Moraes arquiva investigação contra Motta
O ministro do Supremo Tribunal Federal (STF), Alexandre de Moraes, arquivou na quinta-feira (21/5) um inquérito contra o presidente da Câmara, Hugo Motta (Republicanos-PB), e outros três parlamentares. A decisão de Moraes, que concluiu não haver “indícios mínimos” de crime praticado, veio apenas dez dias após o ministro e Motta terem viajado juntos em um voo oficial da Força Aérea Brasileira (FAB).
O voo em questão ocorreu no dia 11 de maio de 2026, partindo de São Paulo com destino a Brasília. A viagem conjunta do presidente da Câmara e do ministro do STF foi feita a bordo de uma aeronave da FAB.
Detalhes da investigação arquivada
A investigação arquivada por Moraes apurava um caso de suspeita de entrada de bagagens no Brasil sem a devida fiscalização aduaneira.
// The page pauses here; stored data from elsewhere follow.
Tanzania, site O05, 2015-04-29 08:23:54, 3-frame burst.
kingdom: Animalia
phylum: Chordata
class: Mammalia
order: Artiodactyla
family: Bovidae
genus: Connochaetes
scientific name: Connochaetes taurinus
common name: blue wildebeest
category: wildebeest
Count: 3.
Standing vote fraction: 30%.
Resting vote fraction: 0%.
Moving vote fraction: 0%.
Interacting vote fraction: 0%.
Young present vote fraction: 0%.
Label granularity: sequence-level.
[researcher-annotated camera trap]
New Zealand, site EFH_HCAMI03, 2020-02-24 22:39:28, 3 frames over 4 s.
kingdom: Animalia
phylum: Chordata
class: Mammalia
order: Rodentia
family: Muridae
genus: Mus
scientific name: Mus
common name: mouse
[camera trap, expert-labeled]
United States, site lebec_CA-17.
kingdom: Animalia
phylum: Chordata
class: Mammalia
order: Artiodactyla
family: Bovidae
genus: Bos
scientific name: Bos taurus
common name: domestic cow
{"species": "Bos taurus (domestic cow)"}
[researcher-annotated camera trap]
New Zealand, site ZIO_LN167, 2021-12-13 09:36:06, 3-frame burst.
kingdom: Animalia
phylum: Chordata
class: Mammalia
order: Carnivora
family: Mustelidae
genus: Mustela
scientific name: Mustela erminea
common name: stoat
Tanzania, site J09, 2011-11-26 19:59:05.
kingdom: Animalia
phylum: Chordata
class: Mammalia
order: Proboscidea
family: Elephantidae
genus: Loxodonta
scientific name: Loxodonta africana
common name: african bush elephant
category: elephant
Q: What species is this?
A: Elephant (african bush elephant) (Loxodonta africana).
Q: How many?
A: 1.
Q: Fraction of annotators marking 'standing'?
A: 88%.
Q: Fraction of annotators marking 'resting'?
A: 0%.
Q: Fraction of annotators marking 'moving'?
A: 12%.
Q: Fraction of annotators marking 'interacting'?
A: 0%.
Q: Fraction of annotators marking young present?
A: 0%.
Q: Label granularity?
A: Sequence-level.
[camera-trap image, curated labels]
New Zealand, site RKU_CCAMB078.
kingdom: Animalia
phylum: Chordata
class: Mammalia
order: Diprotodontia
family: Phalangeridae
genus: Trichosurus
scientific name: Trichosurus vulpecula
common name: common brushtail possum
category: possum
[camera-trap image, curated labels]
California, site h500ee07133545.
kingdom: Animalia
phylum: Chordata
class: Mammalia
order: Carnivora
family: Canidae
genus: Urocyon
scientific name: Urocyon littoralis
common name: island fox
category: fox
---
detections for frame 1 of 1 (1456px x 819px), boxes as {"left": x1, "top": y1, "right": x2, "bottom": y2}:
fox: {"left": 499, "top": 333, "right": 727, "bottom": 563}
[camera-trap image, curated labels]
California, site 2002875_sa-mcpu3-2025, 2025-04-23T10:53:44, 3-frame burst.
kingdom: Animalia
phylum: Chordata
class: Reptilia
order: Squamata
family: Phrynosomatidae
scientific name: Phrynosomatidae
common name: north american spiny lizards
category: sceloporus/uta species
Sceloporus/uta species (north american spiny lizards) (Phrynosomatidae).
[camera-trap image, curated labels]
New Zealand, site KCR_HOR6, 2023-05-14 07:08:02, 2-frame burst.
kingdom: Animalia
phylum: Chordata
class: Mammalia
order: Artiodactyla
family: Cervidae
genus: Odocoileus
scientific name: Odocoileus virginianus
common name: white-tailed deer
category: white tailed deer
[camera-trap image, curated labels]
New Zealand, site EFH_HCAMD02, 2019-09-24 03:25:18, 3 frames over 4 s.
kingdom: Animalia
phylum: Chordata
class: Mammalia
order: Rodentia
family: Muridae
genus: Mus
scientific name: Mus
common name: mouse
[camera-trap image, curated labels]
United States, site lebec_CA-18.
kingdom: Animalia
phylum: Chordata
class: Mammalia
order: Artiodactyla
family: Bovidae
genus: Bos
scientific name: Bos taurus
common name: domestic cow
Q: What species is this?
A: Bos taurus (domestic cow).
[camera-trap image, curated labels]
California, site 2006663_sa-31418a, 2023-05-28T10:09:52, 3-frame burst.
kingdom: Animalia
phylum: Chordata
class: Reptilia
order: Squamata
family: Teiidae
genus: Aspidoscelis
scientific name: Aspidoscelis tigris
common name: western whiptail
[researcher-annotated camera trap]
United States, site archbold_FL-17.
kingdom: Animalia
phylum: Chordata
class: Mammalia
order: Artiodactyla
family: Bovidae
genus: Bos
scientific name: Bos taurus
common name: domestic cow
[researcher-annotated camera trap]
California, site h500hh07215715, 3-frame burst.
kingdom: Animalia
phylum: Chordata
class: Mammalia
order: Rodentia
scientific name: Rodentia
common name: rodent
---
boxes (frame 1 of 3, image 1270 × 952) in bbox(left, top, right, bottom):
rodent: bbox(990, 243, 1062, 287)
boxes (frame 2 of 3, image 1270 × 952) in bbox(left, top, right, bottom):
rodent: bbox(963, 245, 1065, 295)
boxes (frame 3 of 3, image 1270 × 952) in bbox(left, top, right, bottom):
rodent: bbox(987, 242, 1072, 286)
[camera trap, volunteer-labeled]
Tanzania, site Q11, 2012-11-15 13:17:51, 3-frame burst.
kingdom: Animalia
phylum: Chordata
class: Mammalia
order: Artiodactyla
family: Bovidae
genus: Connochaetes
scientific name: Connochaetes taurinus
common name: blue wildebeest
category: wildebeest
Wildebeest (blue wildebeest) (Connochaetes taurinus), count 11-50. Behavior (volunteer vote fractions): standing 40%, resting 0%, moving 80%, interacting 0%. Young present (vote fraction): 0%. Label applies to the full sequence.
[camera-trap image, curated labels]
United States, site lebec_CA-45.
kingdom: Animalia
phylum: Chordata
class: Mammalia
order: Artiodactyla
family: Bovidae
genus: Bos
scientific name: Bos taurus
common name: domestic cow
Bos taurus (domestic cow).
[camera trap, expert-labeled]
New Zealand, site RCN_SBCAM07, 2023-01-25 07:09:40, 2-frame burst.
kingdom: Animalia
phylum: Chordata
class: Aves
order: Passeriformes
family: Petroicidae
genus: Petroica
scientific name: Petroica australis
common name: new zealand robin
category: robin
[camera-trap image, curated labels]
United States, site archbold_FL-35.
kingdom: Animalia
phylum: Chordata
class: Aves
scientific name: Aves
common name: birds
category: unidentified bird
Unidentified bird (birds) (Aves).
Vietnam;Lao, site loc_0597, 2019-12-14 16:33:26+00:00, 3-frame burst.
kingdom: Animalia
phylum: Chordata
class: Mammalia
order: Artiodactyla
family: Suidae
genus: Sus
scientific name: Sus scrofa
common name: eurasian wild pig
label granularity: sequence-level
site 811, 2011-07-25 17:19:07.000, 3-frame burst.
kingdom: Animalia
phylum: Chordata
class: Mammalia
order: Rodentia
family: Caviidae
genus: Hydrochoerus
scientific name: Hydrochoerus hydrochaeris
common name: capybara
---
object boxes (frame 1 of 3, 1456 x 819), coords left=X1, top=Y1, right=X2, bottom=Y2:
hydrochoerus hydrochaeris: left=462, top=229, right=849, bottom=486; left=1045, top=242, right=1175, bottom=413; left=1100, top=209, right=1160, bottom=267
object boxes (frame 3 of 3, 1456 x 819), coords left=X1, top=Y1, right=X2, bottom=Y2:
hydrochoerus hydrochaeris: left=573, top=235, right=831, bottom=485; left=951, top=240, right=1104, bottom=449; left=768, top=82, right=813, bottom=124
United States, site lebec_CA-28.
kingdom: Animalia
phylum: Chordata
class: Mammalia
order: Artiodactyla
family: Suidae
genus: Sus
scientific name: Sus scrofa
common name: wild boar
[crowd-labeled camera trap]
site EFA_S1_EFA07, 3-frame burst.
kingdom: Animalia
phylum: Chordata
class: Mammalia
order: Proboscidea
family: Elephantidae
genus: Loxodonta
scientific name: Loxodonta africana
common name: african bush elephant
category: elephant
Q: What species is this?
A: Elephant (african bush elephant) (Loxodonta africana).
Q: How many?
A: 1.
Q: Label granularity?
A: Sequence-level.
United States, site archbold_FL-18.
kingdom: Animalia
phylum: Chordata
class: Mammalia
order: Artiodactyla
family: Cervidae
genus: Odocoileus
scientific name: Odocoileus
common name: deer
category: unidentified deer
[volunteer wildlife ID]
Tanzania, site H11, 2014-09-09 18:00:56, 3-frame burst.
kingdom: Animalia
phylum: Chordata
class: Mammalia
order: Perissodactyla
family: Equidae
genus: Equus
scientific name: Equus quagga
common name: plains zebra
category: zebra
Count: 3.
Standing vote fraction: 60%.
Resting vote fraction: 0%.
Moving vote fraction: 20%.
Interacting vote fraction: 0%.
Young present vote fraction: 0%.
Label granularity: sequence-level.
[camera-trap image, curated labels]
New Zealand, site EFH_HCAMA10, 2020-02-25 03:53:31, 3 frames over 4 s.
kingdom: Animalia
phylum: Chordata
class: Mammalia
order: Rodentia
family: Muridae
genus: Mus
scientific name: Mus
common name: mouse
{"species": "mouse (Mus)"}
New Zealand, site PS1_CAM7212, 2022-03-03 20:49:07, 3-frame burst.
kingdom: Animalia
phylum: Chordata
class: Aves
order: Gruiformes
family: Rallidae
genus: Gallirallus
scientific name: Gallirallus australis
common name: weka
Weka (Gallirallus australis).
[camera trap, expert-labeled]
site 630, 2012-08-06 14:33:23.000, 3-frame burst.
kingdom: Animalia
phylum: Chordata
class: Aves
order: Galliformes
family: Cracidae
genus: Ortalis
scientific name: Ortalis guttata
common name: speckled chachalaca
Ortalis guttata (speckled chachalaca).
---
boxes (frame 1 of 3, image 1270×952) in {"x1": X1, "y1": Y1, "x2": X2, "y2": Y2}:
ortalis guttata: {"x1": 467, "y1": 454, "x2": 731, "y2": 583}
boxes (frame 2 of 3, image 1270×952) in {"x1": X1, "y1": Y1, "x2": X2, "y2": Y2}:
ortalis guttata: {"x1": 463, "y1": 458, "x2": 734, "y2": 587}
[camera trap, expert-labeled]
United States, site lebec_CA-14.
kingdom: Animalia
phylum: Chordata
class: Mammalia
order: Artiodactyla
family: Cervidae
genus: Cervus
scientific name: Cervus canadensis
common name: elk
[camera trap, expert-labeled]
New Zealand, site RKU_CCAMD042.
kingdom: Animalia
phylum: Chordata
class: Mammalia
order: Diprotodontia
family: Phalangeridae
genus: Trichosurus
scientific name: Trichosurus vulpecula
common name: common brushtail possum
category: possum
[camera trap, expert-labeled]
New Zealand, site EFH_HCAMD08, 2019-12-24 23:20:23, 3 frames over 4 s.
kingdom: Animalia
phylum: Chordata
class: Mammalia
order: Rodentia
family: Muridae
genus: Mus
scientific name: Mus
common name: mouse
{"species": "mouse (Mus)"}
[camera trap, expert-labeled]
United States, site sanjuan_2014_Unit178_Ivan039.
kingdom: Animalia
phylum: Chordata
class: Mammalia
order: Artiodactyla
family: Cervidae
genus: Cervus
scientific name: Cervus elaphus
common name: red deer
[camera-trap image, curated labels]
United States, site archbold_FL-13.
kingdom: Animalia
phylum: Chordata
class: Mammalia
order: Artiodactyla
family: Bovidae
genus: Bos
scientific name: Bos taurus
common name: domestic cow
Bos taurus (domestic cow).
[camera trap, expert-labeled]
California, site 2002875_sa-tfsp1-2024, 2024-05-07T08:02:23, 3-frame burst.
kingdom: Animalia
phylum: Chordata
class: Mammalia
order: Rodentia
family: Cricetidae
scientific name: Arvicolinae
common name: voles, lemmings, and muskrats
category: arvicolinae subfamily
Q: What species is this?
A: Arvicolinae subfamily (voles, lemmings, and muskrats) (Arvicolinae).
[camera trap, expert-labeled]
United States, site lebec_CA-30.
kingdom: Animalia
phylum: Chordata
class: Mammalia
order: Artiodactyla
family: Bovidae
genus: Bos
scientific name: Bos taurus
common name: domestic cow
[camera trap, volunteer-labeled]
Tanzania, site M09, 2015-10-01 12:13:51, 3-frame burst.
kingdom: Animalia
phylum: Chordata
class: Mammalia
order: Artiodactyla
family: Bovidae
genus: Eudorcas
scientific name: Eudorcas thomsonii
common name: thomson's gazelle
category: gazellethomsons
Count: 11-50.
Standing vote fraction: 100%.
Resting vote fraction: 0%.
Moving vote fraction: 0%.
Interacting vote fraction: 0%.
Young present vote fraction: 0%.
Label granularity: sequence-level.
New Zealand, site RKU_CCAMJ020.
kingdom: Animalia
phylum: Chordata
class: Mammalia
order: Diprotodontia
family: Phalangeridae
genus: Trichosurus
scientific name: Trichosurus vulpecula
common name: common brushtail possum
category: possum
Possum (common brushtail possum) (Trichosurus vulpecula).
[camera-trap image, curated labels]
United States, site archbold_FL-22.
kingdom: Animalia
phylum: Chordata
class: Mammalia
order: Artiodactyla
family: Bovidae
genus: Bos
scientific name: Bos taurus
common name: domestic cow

O inquérito foi aberto após indícios de que um auditor fiscal teria permitido a entrada irregular de itens transportados por um tripulante de um avião.
As bagagens teriam chegado ao país em um voo proveniente da ilha caribenha de Saint Martin. Segundo as apurações, o voo foi realizado em um avião particular pertencente ao empresário Fernando Oliveira Lima, conhecido como “Fernandin OIG”. O empresário é apontado como operador de plataformas de apostas, incluindo as ligadas ao chamado "jogo do tigrinho".